Material provided:
╔══
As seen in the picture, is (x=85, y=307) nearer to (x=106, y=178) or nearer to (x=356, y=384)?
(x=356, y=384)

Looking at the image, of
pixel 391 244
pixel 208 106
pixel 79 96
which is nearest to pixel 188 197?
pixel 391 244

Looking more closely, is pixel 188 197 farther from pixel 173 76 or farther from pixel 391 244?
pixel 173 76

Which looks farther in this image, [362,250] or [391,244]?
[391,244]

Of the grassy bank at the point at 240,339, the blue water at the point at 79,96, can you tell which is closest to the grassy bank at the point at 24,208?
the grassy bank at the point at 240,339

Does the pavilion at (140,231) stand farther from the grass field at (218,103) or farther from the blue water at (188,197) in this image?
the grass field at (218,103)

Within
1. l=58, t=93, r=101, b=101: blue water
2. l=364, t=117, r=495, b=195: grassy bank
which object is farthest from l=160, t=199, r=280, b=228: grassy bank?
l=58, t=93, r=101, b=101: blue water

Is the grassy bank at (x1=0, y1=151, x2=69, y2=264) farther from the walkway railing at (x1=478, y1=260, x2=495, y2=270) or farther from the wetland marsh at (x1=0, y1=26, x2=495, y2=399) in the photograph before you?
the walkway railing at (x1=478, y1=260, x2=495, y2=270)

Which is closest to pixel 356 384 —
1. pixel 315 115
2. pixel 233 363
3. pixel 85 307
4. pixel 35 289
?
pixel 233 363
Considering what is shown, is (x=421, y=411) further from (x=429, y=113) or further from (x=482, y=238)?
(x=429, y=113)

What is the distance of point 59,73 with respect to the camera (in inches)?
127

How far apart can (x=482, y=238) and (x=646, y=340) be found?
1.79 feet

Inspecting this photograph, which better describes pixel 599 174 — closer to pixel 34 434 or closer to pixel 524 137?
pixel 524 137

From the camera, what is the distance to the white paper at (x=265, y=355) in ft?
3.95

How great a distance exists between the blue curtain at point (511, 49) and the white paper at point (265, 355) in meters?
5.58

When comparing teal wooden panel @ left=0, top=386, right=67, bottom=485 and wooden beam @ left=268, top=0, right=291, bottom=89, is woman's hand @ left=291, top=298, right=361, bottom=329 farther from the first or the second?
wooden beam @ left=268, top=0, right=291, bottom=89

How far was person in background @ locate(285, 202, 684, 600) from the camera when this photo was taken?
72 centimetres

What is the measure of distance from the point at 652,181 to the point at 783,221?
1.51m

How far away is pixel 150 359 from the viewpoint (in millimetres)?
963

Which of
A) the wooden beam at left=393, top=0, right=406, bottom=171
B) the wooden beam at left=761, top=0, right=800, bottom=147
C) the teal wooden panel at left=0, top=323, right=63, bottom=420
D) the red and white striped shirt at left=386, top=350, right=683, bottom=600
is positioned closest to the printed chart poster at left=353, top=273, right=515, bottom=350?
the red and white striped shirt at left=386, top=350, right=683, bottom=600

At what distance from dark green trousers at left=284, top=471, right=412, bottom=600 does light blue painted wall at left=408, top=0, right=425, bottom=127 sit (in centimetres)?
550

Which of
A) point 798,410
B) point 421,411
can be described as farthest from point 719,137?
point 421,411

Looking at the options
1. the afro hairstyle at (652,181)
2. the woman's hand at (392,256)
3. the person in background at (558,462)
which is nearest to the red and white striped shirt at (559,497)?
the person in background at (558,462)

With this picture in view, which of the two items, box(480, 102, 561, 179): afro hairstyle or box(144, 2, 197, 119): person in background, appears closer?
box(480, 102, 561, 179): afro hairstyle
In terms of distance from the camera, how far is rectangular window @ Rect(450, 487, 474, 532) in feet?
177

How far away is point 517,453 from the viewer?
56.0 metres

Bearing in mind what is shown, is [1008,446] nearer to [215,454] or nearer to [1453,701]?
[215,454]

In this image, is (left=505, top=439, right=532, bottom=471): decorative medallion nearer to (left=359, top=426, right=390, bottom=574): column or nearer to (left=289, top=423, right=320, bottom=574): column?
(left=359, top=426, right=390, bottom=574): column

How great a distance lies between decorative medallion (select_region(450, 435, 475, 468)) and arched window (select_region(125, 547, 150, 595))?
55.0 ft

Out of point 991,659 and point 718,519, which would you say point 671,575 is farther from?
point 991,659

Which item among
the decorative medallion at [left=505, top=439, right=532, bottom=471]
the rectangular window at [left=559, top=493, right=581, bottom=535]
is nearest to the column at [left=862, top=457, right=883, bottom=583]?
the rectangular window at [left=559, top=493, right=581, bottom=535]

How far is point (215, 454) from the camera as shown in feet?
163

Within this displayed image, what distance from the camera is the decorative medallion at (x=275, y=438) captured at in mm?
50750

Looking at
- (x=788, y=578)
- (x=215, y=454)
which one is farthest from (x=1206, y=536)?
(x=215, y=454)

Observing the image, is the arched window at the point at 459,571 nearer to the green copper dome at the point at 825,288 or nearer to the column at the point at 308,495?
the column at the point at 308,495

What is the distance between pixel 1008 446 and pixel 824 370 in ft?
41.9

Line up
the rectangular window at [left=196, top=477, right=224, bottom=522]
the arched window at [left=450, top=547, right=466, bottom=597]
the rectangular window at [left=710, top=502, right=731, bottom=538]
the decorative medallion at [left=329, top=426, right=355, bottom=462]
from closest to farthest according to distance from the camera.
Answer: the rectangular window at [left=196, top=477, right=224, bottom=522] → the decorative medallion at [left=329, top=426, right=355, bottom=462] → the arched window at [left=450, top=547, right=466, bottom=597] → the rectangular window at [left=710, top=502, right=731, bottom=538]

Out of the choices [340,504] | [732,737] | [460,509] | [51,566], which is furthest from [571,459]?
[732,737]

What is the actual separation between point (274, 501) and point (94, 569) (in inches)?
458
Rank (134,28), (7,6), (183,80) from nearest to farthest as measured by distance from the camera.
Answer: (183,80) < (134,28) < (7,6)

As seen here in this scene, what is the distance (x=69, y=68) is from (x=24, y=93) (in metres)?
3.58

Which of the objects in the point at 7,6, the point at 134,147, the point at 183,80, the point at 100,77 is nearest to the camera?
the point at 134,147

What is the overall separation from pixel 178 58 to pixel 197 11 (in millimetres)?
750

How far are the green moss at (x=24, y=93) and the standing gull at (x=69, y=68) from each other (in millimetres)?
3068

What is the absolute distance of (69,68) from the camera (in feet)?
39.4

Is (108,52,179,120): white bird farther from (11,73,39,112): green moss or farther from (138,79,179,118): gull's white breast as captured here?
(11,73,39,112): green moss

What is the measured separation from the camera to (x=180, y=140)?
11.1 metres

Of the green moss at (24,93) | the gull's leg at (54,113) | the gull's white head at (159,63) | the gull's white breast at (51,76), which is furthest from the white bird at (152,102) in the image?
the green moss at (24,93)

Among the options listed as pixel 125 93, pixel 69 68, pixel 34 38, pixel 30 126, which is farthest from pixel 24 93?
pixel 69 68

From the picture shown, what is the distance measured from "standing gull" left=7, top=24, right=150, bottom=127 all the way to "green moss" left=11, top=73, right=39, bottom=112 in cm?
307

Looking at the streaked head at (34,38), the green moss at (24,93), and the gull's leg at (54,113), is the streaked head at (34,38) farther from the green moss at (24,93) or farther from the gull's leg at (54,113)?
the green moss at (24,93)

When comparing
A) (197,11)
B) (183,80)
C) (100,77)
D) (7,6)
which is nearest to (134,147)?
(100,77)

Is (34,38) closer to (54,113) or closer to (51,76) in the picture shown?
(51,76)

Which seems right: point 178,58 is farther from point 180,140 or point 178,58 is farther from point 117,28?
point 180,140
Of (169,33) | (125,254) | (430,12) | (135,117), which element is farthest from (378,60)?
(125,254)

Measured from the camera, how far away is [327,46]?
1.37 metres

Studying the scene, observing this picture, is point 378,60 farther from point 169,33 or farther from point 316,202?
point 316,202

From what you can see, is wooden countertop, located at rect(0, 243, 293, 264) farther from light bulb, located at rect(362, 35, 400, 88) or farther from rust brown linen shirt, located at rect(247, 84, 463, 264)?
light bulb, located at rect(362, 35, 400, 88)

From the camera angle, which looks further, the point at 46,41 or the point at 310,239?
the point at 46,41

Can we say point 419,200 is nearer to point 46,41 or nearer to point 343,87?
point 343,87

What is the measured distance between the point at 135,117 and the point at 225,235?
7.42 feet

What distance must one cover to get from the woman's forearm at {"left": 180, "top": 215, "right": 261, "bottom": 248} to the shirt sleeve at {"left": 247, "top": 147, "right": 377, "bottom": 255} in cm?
╚══
Your task:
Give the lines exactly as they stand, from the line with "Of (169,33) |" through the end of the material.

Complete output:
Of (169,33) | (125,254) | (430,12) | (135,117), which element is farthest from (378,60)?
(125,254)

Measured from the camera, how far away is [327,46]?
1.37 metres

Studying the scene, observing this picture, is point 378,60 farther from point 169,33 or farther from point 316,202?
point 316,202

From what you can see, is wooden countertop, located at rect(0, 243, 293, 264) farther from light bulb, located at rect(362, 35, 400, 88) or farther from rust brown linen shirt, located at rect(247, 84, 463, 264)?
light bulb, located at rect(362, 35, 400, 88)

From the camera angle, which looks further, the point at 46,41 or the point at 310,239?
the point at 46,41

Can we say point 419,200 is nearer to point 46,41 or nearer to point 343,87?
point 343,87

What is the measured distance between the point at 135,117 and the point at 225,235?
7.42 feet

What distance must one cover to get from the woman's forearm at {"left": 180, "top": 215, "right": 261, "bottom": 248} to the shirt sleeve at {"left": 247, "top": 147, "right": 377, "bottom": 255} in cm?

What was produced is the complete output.